The others were West Cebu Industrial Estate, 8912 Aseana Avenue, Allcoco Development Corp. Industrial Estate, and Filinvest Innovation Park.

“There are still 14 ecozones in the pipeline ready for proclamation. And as more ecozones are proclaimed by the president, like that of the first mega ecozone in Ihawig, Palawan, and a Pacific gateway in Pantao, Albay, we are confident that the influx of investments and expansion of projects at PEZA will continue,” said Mr. Panga.

“Locators are seeing the value of expanding and consolidating their supply chains in the Philippines,” he added.

John Paolo R. Rivera, a senior research fellow at the Philippine Institute for Development Studies, said that the realization of ecozone investments will partly depend on consistent incentives.

“Sustaining these inflows into 2026 will depend on consistent incentives, faster project execution, reliable infrastructure, and a predictable regulatory environment,” he said in a Viber message.

“Without these, even strong investor interest may not fully translate into realized investments,” he added.

Despite lackluster investor confidence in the Philippines due to corruption, Mr. Rivera said the increase in investments can be attributed to “trusted partners and technology-driven projects.”

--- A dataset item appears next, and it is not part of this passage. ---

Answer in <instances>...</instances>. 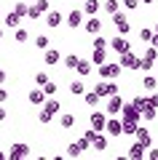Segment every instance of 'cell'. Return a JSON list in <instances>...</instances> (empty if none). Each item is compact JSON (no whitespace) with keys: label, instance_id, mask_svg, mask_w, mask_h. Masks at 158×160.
<instances>
[{"label":"cell","instance_id":"6da1fadb","mask_svg":"<svg viewBox=\"0 0 158 160\" xmlns=\"http://www.w3.org/2000/svg\"><path fill=\"white\" fill-rule=\"evenodd\" d=\"M121 69H123V67H121L118 62H110V64L105 62V64H99V78L102 80H115L121 75Z\"/></svg>","mask_w":158,"mask_h":160},{"label":"cell","instance_id":"7a4b0ae2","mask_svg":"<svg viewBox=\"0 0 158 160\" xmlns=\"http://www.w3.org/2000/svg\"><path fill=\"white\" fill-rule=\"evenodd\" d=\"M139 62H142V59L137 56L131 48H129V51H123V53H121V59H118V64H121V67H126V69H139Z\"/></svg>","mask_w":158,"mask_h":160},{"label":"cell","instance_id":"3957f363","mask_svg":"<svg viewBox=\"0 0 158 160\" xmlns=\"http://www.w3.org/2000/svg\"><path fill=\"white\" fill-rule=\"evenodd\" d=\"M105 131L110 133L113 139L123 136V126H121V118H115V115H107V123H105Z\"/></svg>","mask_w":158,"mask_h":160},{"label":"cell","instance_id":"277c9868","mask_svg":"<svg viewBox=\"0 0 158 160\" xmlns=\"http://www.w3.org/2000/svg\"><path fill=\"white\" fill-rule=\"evenodd\" d=\"M121 107H123V99H121L118 93H110V96H107V107H105V112H107V115H121Z\"/></svg>","mask_w":158,"mask_h":160},{"label":"cell","instance_id":"5b68a950","mask_svg":"<svg viewBox=\"0 0 158 160\" xmlns=\"http://www.w3.org/2000/svg\"><path fill=\"white\" fill-rule=\"evenodd\" d=\"M27 155H30V147H27V144H22V142H14V144H11V149H8V158H11V160L27 158Z\"/></svg>","mask_w":158,"mask_h":160},{"label":"cell","instance_id":"8992f818","mask_svg":"<svg viewBox=\"0 0 158 160\" xmlns=\"http://www.w3.org/2000/svg\"><path fill=\"white\" fill-rule=\"evenodd\" d=\"M99 96H110V93H118V86H115L113 80H102V83H96V88H94Z\"/></svg>","mask_w":158,"mask_h":160},{"label":"cell","instance_id":"52a82bcc","mask_svg":"<svg viewBox=\"0 0 158 160\" xmlns=\"http://www.w3.org/2000/svg\"><path fill=\"white\" fill-rule=\"evenodd\" d=\"M105 123H107V112H94L91 115V128H94L96 133L105 131Z\"/></svg>","mask_w":158,"mask_h":160},{"label":"cell","instance_id":"ba28073f","mask_svg":"<svg viewBox=\"0 0 158 160\" xmlns=\"http://www.w3.org/2000/svg\"><path fill=\"white\" fill-rule=\"evenodd\" d=\"M80 24H83V11H67V27H73V29H78Z\"/></svg>","mask_w":158,"mask_h":160},{"label":"cell","instance_id":"9c48e42d","mask_svg":"<svg viewBox=\"0 0 158 160\" xmlns=\"http://www.w3.org/2000/svg\"><path fill=\"white\" fill-rule=\"evenodd\" d=\"M110 48H113L115 53H123V51H129L131 46H129V40L121 35V38H113V40H110Z\"/></svg>","mask_w":158,"mask_h":160},{"label":"cell","instance_id":"30bf717a","mask_svg":"<svg viewBox=\"0 0 158 160\" xmlns=\"http://www.w3.org/2000/svg\"><path fill=\"white\" fill-rule=\"evenodd\" d=\"M27 99H30V104H35V107H40V104L46 102V91H43V88L38 86V88H32V91H30V96H27Z\"/></svg>","mask_w":158,"mask_h":160},{"label":"cell","instance_id":"8fae6325","mask_svg":"<svg viewBox=\"0 0 158 160\" xmlns=\"http://www.w3.org/2000/svg\"><path fill=\"white\" fill-rule=\"evenodd\" d=\"M46 24H48L51 29L59 27V24H62V13H59V11H51V8H48V11H46Z\"/></svg>","mask_w":158,"mask_h":160},{"label":"cell","instance_id":"7c38bea8","mask_svg":"<svg viewBox=\"0 0 158 160\" xmlns=\"http://www.w3.org/2000/svg\"><path fill=\"white\" fill-rule=\"evenodd\" d=\"M43 59H46V64L51 67V64H59V62H62V53H59V51H54V48H46Z\"/></svg>","mask_w":158,"mask_h":160},{"label":"cell","instance_id":"4fadbf2b","mask_svg":"<svg viewBox=\"0 0 158 160\" xmlns=\"http://www.w3.org/2000/svg\"><path fill=\"white\" fill-rule=\"evenodd\" d=\"M43 109H48L51 115H59V112H62V104H59V99H48V96H46Z\"/></svg>","mask_w":158,"mask_h":160},{"label":"cell","instance_id":"5bb4252c","mask_svg":"<svg viewBox=\"0 0 158 160\" xmlns=\"http://www.w3.org/2000/svg\"><path fill=\"white\" fill-rule=\"evenodd\" d=\"M134 136H137V142H139L145 149L150 147V142H153V139H150V131H147V128H137V133H134Z\"/></svg>","mask_w":158,"mask_h":160},{"label":"cell","instance_id":"9a60e30c","mask_svg":"<svg viewBox=\"0 0 158 160\" xmlns=\"http://www.w3.org/2000/svg\"><path fill=\"white\" fill-rule=\"evenodd\" d=\"M19 22H22V16H19V13H6V16H3V27H11V29H16L19 27Z\"/></svg>","mask_w":158,"mask_h":160},{"label":"cell","instance_id":"2e32d148","mask_svg":"<svg viewBox=\"0 0 158 160\" xmlns=\"http://www.w3.org/2000/svg\"><path fill=\"white\" fill-rule=\"evenodd\" d=\"M91 62L99 67V64L107 62V48H94V53H91Z\"/></svg>","mask_w":158,"mask_h":160},{"label":"cell","instance_id":"e0dca14e","mask_svg":"<svg viewBox=\"0 0 158 160\" xmlns=\"http://www.w3.org/2000/svg\"><path fill=\"white\" fill-rule=\"evenodd\" d=\"M142 88H145L147 93H153L158 88V80H155V75H145V78H142Z\"/></svg>","mask_w":158,"mask_h":160},{"label":"cell","instance_id":"ac0fdd59","mask_svg":"<svg viewBox=\"0 0 158 160\" xmlns=\"http://www.w3.org/2000/svg\"><path fill=\"white\" fill-rule=\"evenodd\" d=\"M121 126H123V133L126 136H131V133H137V120H129V118H121Z\"/></svg>","mask_w":158,"mask_h":160},{"label":"cell","instance_id":"d6986e66","mask_svg":"<svg viewBox=\"0 0 158 160\" xmlns=\"http://www.w3.org/2000/svg\"><path fill=\"white\" fill-rule=\"evenodd\" d=\"M91 147H94L96 152H105V149H107V136L96 133V136H94V142H91Z\"/></svg>","mask_w":158,"mask_h":160},{"label":"cell","instance_id":"ffe728a7","mask_svg":"<svg viewBox=\"0 0 158 160\" xmlns=\"http://www.w3.org/2000/svg\"><path fill=\"white\" fill-rule=\"evenodd\" d=\"M99 29H102V22H99L96 16H91L89 22H86V32H89V35H96Z\"/></svg>","mask_w":158,"mask_h":160},{"label":"cell","instance_id":"44dd1931","mask_svg":"<svg viewBox=\"0 0 158 160\" xmlns=\"http://www.w3.org/2000/svg\"><path fill=\"white\" fill-rule=\"evenodd\" d=\"M96 11H99V0H83V13L94 16Z\"/></svg>","mask_w":158,"mask_h":160},{"label":"cell","instance_id":"7402d4cb","mask_svg":"<svg viewBox=\"0 0 158 160\" xmlns=\"http://www.w3.org/2000/svg\"><path fill=\"white\" fill-rule=\"evenodd\" d=\"M142 155H145V147H142L139 142H134V144H131V147H129V158H134V160H139Z\"/></svg>","mask_w":158,"mask_h":160},{"label":"cell","instance_id":"603a6c76","mask_svg":"<svg viewBox=\"0 0 158 160\" xmlns=\"http://www.w3.org/2000/svg\"><path fill=\"white\" fill-rule=\"evenodd\" d=\"M70 93H75V96H83V93H86L83 80H73V83H70Z\"/></svg>","mask_w":158,"mask_h":160},{"label":"cell","instance_id":"cb8c5ba5","mask_svg":"<svg viewBox=\"0 0 158 160\" xmlns=\"http://www.w3.org/2000/svg\"><path fill=\"white\" fill-rule=\"evenodd\" d=\"M59 126H62L64 131H67V128H73V126H75V115H70V112H64L62 118H59Z\"/></svg>","mask_w":158,"mask_h":160},{"label":"cell","instance_id":"d4e9b609","mask_svg":"<svg viewBox=\"0 0 158 160\" xmlns=\"http://www.w3.org/2000/svg\"><path fill=\"white\" fill-rule=\"evenodd\" d=\"M83 102L89 104V107H96V104H99V93H96V91H86L83 93Z\"/></svg>","mask_w":158,"mask_h":160},{"label":"cell","instance_id":"484cf974","mask_svg":"<svg viewBox=\"0 0 158 160\" xmlns=\"http://www.w3.org/2000/svg\"><path fill=\"white\" fill-rule=\"evenodd\" d=\"M78 75H91V62L89 59H78Z\"/></svg>","mask_w":158,"mask_h":160},{"label":"cell","instance_id":"4316f807","mask_svg":"<svg viewBox=\"0 0 158 160\" xmlns=\"http://www.w3.org/2000/svg\"><path fill=\"white\" fill-rule=\"evenodd\" d=\"M32 8L40 13V16H46V11L51 8V3H48V0H35V3H32Z\"/></svg>","mask_w":158,"mask_h":160},{"label":"cell","instance_id":"83f0119b","mask_svg":"<svg viewBox=\"0 0 158 160\" xmlns=\"http://www.w3.org/2000/svg\"><path fill=\"white\" fill-rule=\"evenodd\" d=\"M145 62H158V48L155 46H153V43H150V46H147V51H145Z\"/></svg>","mask_w":158,"mask_h":160},{"label":"cell","instance_id":"f1b7e54d","mask_svg":"<svg viewBox=\"0 0 158 160\" xmlns=\"http://www.w3.org/2000/svg\"><path fill=\"white\" fill-rule=\"evenodd\" d=\"M35 48H38V51H46V48H48V35H38V38H35Z\"/></svg>","mask_w":158,"mask_h":160},{"label":"cell","instance_id":"f546056e","mask_svg":"<svg viewBox=\"0 0 158 160\" xmlns=\"http://www.w3.org/2000/svg\"><path fill=\"white\" fill-rule=\"evenodd\" d=\"M80 152H83V147H80V142H73V144L67 147V155H70V158H78Z\"/></svg>","mask_w":158,"mask_h":160},{"label":"cell","instance_id":"4dcf8cb0","mask_svg":"<svg viewBox=\"0 0 158 160\" xmlns=\"http://www.w3.org/2000/svg\"><path fill=\"white\" fill-rule=\"evenodd\" d=\"M121 8V0H105V11L107 13H115Z\"/></svg>","mask_w":158,"mask_h":160},{"label":"cell","instance_id":"1f68e13d","mask_svg":"<svg viewBox=\"0 0 158 160\" xmlns=\"http://www.w3.org/2000/svg\"><path fill=\"white\" fill-rule=\"evenodd\" d=\"M64 67L75 69V67H78V56H75V53H67V56H64Z\"/></svg>","mask_w":158,"mask_h":160},{"label":"cell","instance_id":"d6a6232c","mask_svg":"<svg viewBox=\"0 0 158 160\" xmlns=\"http://www.w3.org/2000/svg\"><path fill=\"white\" fill-rule=\"evenodd\" d=\"M30 40V32L24 27H16V43H27Z\"/></svg>","mask_w":158,"mask_h":160},{"label":"cell","instance_id":"836d02e7","mask_svg":"<svg viewBox=\"0 0 158 160\" xmlns=\"http://www.w3.org/2000/svg\"><path fill=\"white\" fill-rule=\"evenodd\" d=\"M131 104H134V107L142 112V109L147 107V96H134V99H131Z\"/></svg>","mask_w":158,"mask_h":160},{"label":"cell","instance_id":"e575fe53","mask_svg":"<svg viewBox=\"0 0 158 160\" xmlns=\"http://www.w3.org/2000/svg\"><path fill=\"white\" fill-rule=\"evenodd\" d=\"M94 48H110V40L102 38V35H96V38H94Z\"/></svg>","mask_w":158,"mask_h":160},{"label":"cell","instance_id":"d590c367","mask_svg":"<svg viewBox=\"0 0 158 160\" xmlns=\"http://www.w3.org/2000/svg\"><path fill=\"white\" fill-rule=\"evenodd\" d=\"M27 8H30L27 3H16V6H14V13H19V16L24 19V16H27Z\"/></svg>","mask_w":158,"mask_h":160},{"label":"cell","instance_id":"8d00e7d4","mask_svg":"<svg viewBox=\"0 0 158 160\" xmlns=\"http://www.w3.org/2000/svg\"><path fill=\"white\" fill-rule=\"evenodd\" d=\"M46 83H48V75H46V72H38V75H35V86H40V88H43Z\"/></svg>","mask_w":158,"mask_h":160},{"label":"cell","instance_id":"74e56055","mask_svg":"<svg viewBox=\"0 0 158 160\" xmlns=\"http://www.w3.org/2000/svg\"><path fill=\"white\" fill-rule=\"evenodd\" d=\"M51 118H54V115H51L48 109H40V115H38V120H40V123H46V126L51 123Z\"/></svg>","mask_w":158,"mask_h":160},{"label":"cell","instance_id":"f35d334b","mask_svg":"<svg viewBox=\"0 0 158 160\" xmlns=\"http://www.w3.org/2000/svg\"><path fill=\"white\" fill-rule=\"evenodd\" d=\"M110 16H113L115 27H118V24H123V22H126V13H123V11H115V13H110Z\"/></svg>","mask_w":158,"mask_h":160},{"label":"cell","instance_id":"ab89813d","mask_svg":"<svg viewBox=\"0 0 158 160\" xmlns=\"http://www.w3.org/2000/svg\"><path fill=\"white\" fill-rule=\"evenodd\" d=\"M155 118V107H145L142 109V120H153Z\"/></svg>","mask_w":158,"mask_h":160},{"label":"cell","instance_id":"60d3db41","mask_svg":"<svg viewBox=\"0 0 158 160\" xmlns=\"http://www.w3.org/2000/svg\"><path fill=\"white\" fill-rule=\"evenodd\" d=\"M43 91H46V96H54V93H57V83H51V80H48V83L43 86Z\"/></svg>","mask_w":158,"mask_h":160},{"label":"cell","instance_id":"b9f144b4","mask_svg":"<svg viewBox=\"0 0 158 160\" xmlns=\"http://www.w3.org/2000/svg\"><path fill=\"white\" fill-rule=\"evenodd\" d=\"M123 3V8H129V11H137L139 8V0H121Z\"/></svg>","mask_w":158,"mask_h":160},{"label":"cell","instance_id":"7bdbcfd3","mask_svg":"<svg viewBox=\"0 0 158 160\" xmlns=\"http://www.w3.org/2000/svg\"><path fill=\"white\" fill-rule=\"evenodd\" d=\"M139 38L145 43H153V29H139Z\"/></svg>","mask_w":158,"mask_h":160},{"label":"cell","instance_id":"ee69618b","mask_svg":"<svg viewBox=\"0 0 158 160\" xmlns=\"http://www.w3.org/2000/svg\"><path fill=\"white\" fill-rule=\"evenodd\" d=\"M118 32H121V35H129V32H131V24H129V19H126L123 24H118Z\"/></svg>","mask_w":158,"mask_h":160},{"label":"cell","instance_id":"f6af8a7d","mask_svg":"<svg viewBox=\"0 0 158 160\" xmlns=\"http://www.w3.org/2000/svg\"><path fill=\"white\" fill-rule=\"evenodd\" d=\"M147 107H155V109H158V93H155V91L147 96Z\"/></svg>","mask_w":158,"mask_h":160},{"label":"cell","instance_id":"bcb514c9","mask_svg":"<svg viewBox=\"0 0 158 160\" xmlns=\"http://www.w3.org/2000/svg\"><path fill=\"white\" fill-rule=\"evenodd\" d=\"M6 102H8V91L0 86V104H6Z\"/></svg>","mask_w":158,"mask_h":160},{"label":"cell","instance_id":"7dc6e473","mask_svg":"<svg viewBox=\"0 0 158 160\" xmlns=\"http://www.w3.org/2000/svg\"><path fill=\"white\" fill-rule=\"evenodd\" d=\"M6 78H8V75H6V69L0 67V86H3V83H6Z\"/></svg>","mask_w":158,"mask_h":160},{"label":"cell","instance_id":"c3c4849f","mask_svg":"<svg viewBox=\"0 0 158 160\" xmlns=\"http://www.w3.org/2000/svg\"><path fill=\"white\" fill-rule=\"evenodd\" d=\"M8 118V112H6V107H0V123H3V120Z\"/></svg>","mask_w":158,"mask_h":160},{"label":"cell","instance_id":"681fc988","mask_svg":"<svg viewBox=\"0 0 158 160\" xmlns=\"http://www.w3.org/2000/svg\"><path fill=\"white\" fill-rule=\"evenodd\" d=\"M155 0H139V6H153Z\"/></svg>","mask_w":158,"mask_h":160},{"label":"cell","instance_id":"f907efd6","mask_svg":"<svg viewBox=\"0 0 158 160\" xmlns=\"http://www.w3.org/2000/svg\"><path fill=\"white\" fill-rule=\"evenodd\" d=\"M153 46L158 48V32H153Z\"/></svg>","mask_w":158,"mask_h":160},{"label":"cell","instance_id":"816d5d0a","mask_svg":"<svg viewBox=\"0 0 158 160\" xmlns=\"http://www.w3.org/2000/svg\"><path fill=\"white\" fill-rule=\"evenodd\" d=\"M150 158H155V160H158V149H150Z\"/></svg>","mask_w":158,"mask_h":160},{"label":"cell","instance_id":"f5cc1de1","mask_svg":"<svg viewBox=\"0 0 158 160\" xmlns=\"http://www.w3.org/2000/svg\"><path fill=\"white\" fill-rule=\"evenodd\" d=\"M0 40H3V27H0Z\"/></svg>","mask_w":158,"mask_h":160},{"label":"cell","instance_id":"db71d44e","mask_svg":"<svg viewBox=\"0 0 158 160\" xmlns=\"http://www.w3.org/2000/svg\"><path fill=\"white\" fill-rule=\"evenodd\" d=\"M3 158H6V155H3V152H0V160H3Z\"/></svg>","mask_w":158,"mask_h":160},{"label":"cell","instance_id":"11a10c76","mask_svg":"<svg viewBox=\"0 0 158 160\" xmlns=\"http://www.w3.org/2000/svg\"><path fill=\"white\" fill-rule=\"evenodd\" d=\"M0 19H3V8H0Z\"/></svg>","mask_w":158,"mask_h":160},{"label":"cell","instance_id":"9f6ffc18","mask_svg":"<svg viewBox=\"0 0 158 160\" xmlns=\"http://www.w3.org/2000/svg\"><path fill=\"white\" fill-rule=\"evenodd\" d=\"M78 3H83V0H78Z\"/></svg>","mask_w":158,"mask_h":160},{"label":"cell","instance_id":"6f0895ef","mask_svg":"<svg viewBox=\"0 0 158 160\" xmlns=\"http://www.w3.org/2000/svg\"><path fill=\"white\" fill-rule=\"evenodd\" d=\"M155 80H158V75H155Z\"/></svg>","mask_w":158,"mask_h":160},{"label":"cell","instance_id":"680465c9","mask_svg":"<svg viewBox=\"0 0 158 160\" xmlns=\"http://www.w3.org/2000/svg\"><path fill=\"white\" fill-rule=\"evenodd\" d=\"M32 3H35V0H32Z\"/></svg>","mask_w":158,"mask_h":160}]
</instances>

“Japan’s return to the top reflects its long-term commitment to manufacturing and supply-chain integration in the country, while Korea’s surge highlights how big-ticket, high-tech investments and FTAs can quickly shift investment rankings,” he said.

“Policy stability, trade agreements, and the ability to host complex, high-value projects matter more than volume alone,” he added.